Die Gewerkschaft macht mobil für Betriebsräte und Tarifverträge. Sie erntet sowohl Respekt als auch Unmut.

Lesedauer: 2 Minuten

Wieder ging eine Woche zu Ende, in der die IG Metall in der Oberlausitz für Schlagzeilen sorgte. Am Dienstag voriger Woche wehten die roten Fahnen der Industriegewerkschaft vor dem Werk des Batterieherstellers Accumotive in Kamenz. Hier will die IG Metall erreichen, dass sich die Tochter des Daimler-Konzerns den Flächentarifverträgen der Metall- und Elektroindustrie anschließt. Am Mittwoch machte die Gewerkschaft mit einer Kundgebung vor dem Maja-Möbelwerk in Wittichenau Druck auf die Arbeitgeberseite, die am Vorabend einen Verhandlungstermin abgesagt hatte.

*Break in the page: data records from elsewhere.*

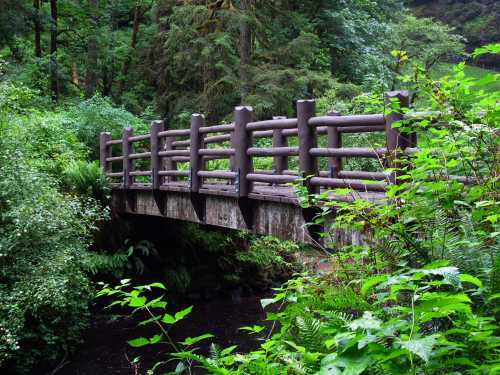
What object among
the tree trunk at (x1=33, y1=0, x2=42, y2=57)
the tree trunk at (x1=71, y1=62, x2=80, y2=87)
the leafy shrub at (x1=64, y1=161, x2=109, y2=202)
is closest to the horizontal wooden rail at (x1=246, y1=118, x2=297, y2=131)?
the leafy shrub at (x1=64, y1=161, x2=109, y2=202)

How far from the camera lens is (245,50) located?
1862 centimetres

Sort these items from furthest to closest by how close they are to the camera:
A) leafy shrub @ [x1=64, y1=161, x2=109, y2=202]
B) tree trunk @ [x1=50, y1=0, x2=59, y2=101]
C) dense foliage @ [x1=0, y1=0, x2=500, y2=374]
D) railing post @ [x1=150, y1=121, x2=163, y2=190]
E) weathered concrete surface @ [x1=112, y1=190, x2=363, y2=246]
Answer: tree trunk @ [x1=50, y1=0, x2=59, y2=101], leafy shrub @ [x1=64, y1=161, x2=109, y2=202], railing post @ [x1=150, y1=121, x2=163, y2=190], weathered concrete surface @ [x1=112, y1=190, x2=363, y2=246], dense foliage @ [x1=0, y1=0, x2=500, y2=374]

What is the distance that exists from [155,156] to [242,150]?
3.72 meters

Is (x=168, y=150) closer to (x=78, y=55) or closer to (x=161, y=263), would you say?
(x=161, y=263)

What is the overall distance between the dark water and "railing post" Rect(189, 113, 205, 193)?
2.65m

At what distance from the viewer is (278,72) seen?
17.8m

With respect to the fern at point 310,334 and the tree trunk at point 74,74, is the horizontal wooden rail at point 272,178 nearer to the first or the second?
the fern at point 310,334

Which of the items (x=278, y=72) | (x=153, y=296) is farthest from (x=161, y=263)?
(x=278, y=72)

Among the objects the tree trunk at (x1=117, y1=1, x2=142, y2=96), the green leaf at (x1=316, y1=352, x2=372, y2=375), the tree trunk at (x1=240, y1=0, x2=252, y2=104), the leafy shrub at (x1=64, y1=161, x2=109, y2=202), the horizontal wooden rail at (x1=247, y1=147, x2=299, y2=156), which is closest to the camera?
the green leaf at (x1=316, y1=352, x2=372, y2=375)

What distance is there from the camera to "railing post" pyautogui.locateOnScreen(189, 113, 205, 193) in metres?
9.26

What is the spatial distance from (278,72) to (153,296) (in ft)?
28.4

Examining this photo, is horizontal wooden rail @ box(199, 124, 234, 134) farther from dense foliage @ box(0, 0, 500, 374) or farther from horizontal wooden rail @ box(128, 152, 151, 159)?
dense foliage @ box(0, 0, 500, 374)

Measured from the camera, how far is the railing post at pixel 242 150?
7754 millimetres

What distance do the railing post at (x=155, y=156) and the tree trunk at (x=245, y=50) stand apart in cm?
658
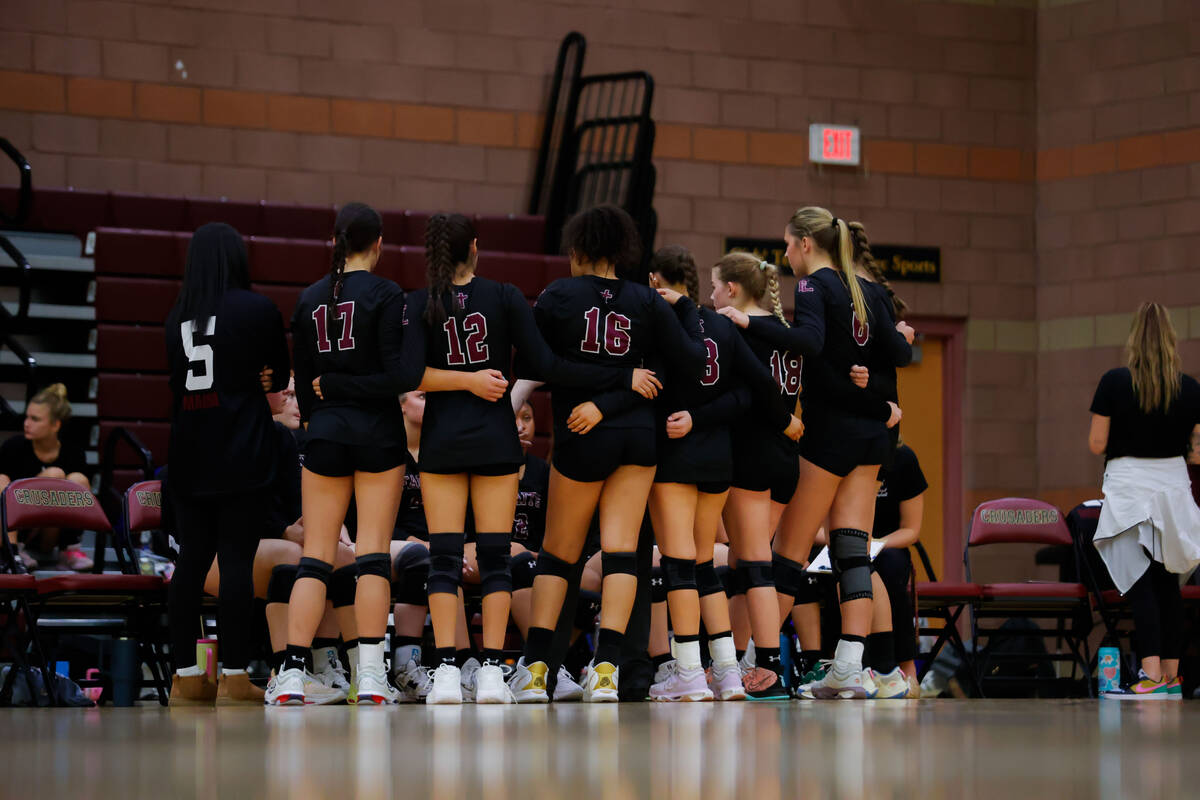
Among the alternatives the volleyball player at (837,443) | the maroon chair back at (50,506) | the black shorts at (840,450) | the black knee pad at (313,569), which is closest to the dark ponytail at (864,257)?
the volleyball player at (837,443)

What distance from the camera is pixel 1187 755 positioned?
102 inches

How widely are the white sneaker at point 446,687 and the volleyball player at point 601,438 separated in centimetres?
26

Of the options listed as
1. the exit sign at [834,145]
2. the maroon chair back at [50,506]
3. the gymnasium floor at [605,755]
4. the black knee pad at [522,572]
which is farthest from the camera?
the exit sign at [834,145]

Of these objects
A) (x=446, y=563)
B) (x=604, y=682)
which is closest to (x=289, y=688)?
(x=446, y=563)

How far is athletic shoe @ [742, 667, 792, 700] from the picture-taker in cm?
497

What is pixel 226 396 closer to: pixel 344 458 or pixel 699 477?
pixel 344 458

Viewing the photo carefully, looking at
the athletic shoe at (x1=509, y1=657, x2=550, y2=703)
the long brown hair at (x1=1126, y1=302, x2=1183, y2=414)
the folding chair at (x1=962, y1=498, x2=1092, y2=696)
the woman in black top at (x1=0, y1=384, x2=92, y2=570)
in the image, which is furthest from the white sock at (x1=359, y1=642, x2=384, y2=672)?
the long brown hair at (x1=1126, y1=302, x2=1183, y2=414)

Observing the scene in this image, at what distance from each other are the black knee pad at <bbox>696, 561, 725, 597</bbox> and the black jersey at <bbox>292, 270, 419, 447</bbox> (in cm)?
111

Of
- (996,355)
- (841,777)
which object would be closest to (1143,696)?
(841,777)

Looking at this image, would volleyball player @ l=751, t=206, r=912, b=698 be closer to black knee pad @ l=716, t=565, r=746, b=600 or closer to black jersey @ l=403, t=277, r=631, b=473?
black knee pad @ l=716, t=565, r=746, b=600

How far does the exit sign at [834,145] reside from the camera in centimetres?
1046

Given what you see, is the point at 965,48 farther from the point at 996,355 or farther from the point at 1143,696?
the point at 1143,696

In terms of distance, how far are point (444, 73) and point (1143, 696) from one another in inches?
247

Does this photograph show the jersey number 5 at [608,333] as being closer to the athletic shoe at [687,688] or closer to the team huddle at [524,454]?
the team huddle at [524,454]
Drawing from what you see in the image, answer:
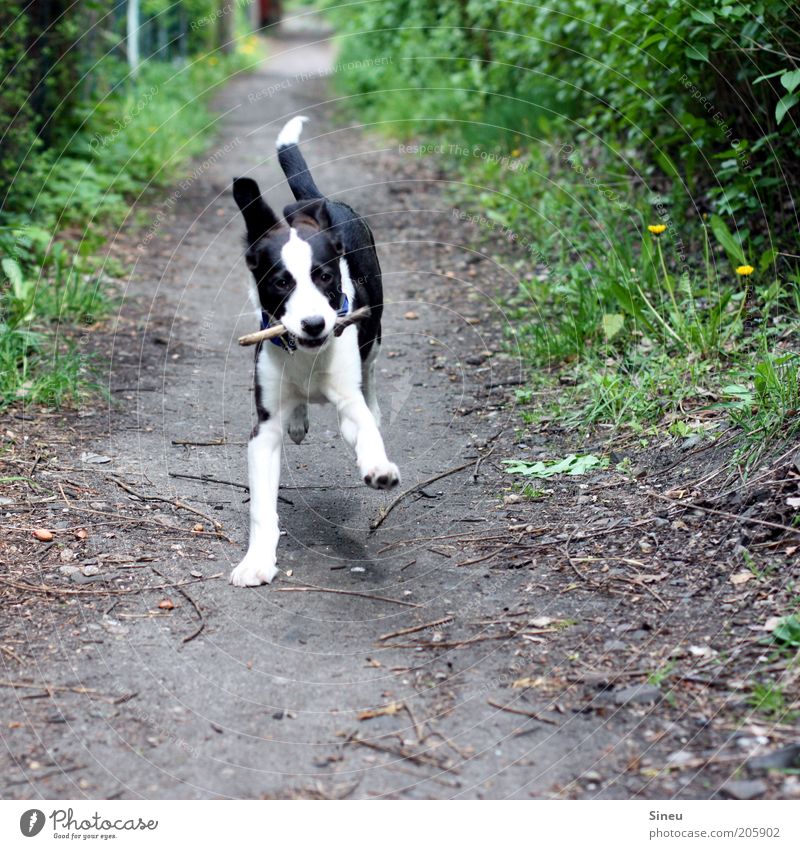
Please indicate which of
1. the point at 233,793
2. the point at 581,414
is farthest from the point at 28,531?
the point at 581,414

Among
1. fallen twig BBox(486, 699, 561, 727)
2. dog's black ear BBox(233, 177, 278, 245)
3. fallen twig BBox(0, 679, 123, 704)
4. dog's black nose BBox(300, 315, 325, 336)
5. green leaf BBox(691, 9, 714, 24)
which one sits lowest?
fallen twig BBox(486, 699, 561, 727)

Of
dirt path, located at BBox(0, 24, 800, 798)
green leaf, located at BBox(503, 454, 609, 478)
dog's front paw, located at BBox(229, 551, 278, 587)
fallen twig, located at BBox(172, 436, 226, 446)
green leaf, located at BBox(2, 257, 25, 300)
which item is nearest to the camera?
dirt path, located at BBox(0, 24, 800, 798)

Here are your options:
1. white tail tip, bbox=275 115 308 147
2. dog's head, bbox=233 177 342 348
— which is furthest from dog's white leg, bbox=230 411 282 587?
white tail tip, bbox=275 115 308 147

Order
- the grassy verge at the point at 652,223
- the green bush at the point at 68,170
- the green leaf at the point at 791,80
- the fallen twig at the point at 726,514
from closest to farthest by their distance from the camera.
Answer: the fallen twig at the point at 726,514 < the green leaf at the point at 791,80 < the grassy verge at the point at 652,223 < the green bush at the point at 68,170

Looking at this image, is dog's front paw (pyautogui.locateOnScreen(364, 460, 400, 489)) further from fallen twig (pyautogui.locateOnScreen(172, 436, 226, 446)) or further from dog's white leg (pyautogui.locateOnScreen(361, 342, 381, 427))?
fallen twig (pyautogui.locateOnScreen(172, 436, 226, 446))

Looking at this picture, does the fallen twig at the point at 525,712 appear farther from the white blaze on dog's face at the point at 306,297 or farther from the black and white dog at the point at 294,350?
the white blaze on dog's face at the point at 306,297

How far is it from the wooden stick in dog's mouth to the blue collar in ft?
0.08

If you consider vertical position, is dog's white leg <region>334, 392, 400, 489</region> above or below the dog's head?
below

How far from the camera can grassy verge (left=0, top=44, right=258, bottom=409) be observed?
577cm

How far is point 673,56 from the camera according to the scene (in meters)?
6.07

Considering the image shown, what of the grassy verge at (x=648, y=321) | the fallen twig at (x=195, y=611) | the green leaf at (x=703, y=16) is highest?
the green leaf at (x=703, y=16)

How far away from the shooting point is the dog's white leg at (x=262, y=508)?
12.8ft

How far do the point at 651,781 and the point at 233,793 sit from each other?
3.67 feet

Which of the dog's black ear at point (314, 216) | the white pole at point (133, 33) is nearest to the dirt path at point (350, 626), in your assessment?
the dog's black ear at point (314, 216)
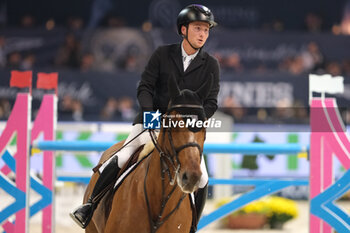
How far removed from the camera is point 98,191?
426cm

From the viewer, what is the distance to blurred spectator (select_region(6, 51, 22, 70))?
14133 millimetres

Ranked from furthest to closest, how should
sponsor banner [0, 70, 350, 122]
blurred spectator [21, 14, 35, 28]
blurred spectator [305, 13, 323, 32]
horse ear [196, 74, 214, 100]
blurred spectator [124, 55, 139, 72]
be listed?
blurred spectator [305, 13, 323, 32] → blurred spectator [21, 14, 35, 28] → blurred spectator [124, 55, 139, 72] → sponsor banner [0, 70, 350, 122] → horse ear [196, 74, 214, 100]

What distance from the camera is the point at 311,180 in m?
5.29

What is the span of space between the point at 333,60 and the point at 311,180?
1028cm

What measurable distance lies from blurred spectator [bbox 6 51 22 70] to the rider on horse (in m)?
10.4

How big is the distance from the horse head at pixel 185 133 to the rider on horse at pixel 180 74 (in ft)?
1.04

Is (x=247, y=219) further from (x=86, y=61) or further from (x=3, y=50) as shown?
(x=3, y=50)

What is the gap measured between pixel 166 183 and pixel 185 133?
48 cm

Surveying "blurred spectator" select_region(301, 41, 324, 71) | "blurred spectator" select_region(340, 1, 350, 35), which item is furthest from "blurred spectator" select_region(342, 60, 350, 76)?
"blurred spectator" select_region(340, 1, 350, 35)

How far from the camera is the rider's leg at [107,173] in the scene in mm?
4223

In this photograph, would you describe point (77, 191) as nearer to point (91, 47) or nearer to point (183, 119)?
point (91, 47)

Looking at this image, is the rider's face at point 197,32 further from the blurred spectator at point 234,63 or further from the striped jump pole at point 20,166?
the blurred spectator at point 234,63

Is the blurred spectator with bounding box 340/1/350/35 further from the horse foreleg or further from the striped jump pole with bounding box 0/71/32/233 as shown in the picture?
the horse foreleg

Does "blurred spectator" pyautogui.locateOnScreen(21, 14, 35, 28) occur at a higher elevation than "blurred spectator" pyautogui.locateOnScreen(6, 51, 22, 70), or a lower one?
higher
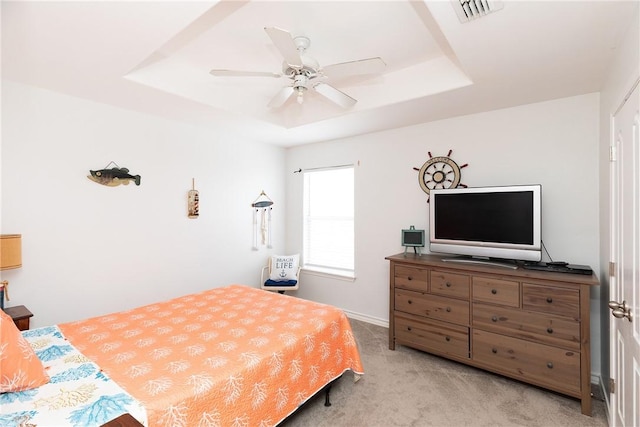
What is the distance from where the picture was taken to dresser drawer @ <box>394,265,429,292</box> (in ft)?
9.86

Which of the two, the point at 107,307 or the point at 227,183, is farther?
the point at 227,183

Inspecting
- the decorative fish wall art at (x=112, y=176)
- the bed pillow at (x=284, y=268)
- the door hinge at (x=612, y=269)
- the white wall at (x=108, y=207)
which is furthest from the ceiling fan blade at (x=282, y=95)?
the door hinge at (x=612, y=269)

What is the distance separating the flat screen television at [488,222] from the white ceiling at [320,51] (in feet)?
2.96

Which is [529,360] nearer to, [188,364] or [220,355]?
[220,355]

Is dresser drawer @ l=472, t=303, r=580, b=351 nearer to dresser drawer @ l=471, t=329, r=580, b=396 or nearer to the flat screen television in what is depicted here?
dresser drawer @ l=471, t=329, r=580, b=396

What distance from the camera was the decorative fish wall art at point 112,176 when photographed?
2887 millimetres

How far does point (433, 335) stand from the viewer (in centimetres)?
294

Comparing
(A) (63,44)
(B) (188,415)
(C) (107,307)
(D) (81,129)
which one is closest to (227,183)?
(D) (81,129)

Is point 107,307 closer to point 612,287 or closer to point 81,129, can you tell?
point 81,129

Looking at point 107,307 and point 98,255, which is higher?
point 98,255

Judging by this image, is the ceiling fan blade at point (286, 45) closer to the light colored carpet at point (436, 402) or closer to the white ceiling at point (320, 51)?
the white ceiling at point (320, 51)

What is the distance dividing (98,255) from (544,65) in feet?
13.6

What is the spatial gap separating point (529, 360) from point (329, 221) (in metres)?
2.82

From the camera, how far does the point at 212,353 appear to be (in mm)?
1809
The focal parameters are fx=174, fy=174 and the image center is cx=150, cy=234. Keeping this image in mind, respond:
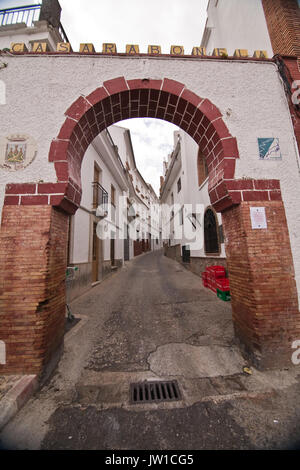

Wochen wie diese wird es weiter geben. Das kündigt Jan Otto, Erster Bevollmächtigte der IG Metall für Ostsachsen, an. Die Gewerkschaft wolle nicht länger hinnehmen, dass Arbeitnehmer östlich von Dresden mit Niedriglöhnen abgespeist werden. Für Jan Otto sind die Zeiten vorbei, in denen Gewerkschafter für den Erhalt von Arbeitsplätzen auch manche Kröten schluckten. Otto weiß und achtet, was seine Vorgänger André Koglin und Stephan Hennig für den Erhalt von Jobs in der Region getan und erreicht haben. Aber der gebürtige Berliner gehört zu einer neuen Generation, ist unter Vierzig – wie mittlerweile viele Arbeitnehmer in den Betrieben. Dieser Generation gehe es bei Arbeit nicht mehr nur ums Ob, sondern immer mehr ums Wie: „Allein die schöne Landschaft ist kein Grund, hier zu leben und zu arbeiten.“

Wirtschaftlich vielseitige Region

Bevor er 2015 die Bautzener IG-Metall-Verwaltungsstelle übernahm, hörte er immer wieder: Ostsachsen ist wirtschaftlich schwach. „Vorgefunden habe ich das ganze Gegenteil. Die Region ist wirtschaftlich vielseitig. Wenn hier ein Unternehmen hustet, kriegt nicht gleich die ganze Gegend die Grippe.“ Aber was Otto nach seinem Amtsantritt auch feststellte: Viele Firmen hatten keinen Betriebsrat. Und zu viele zahlten ihren Leuten Niedriglöhne.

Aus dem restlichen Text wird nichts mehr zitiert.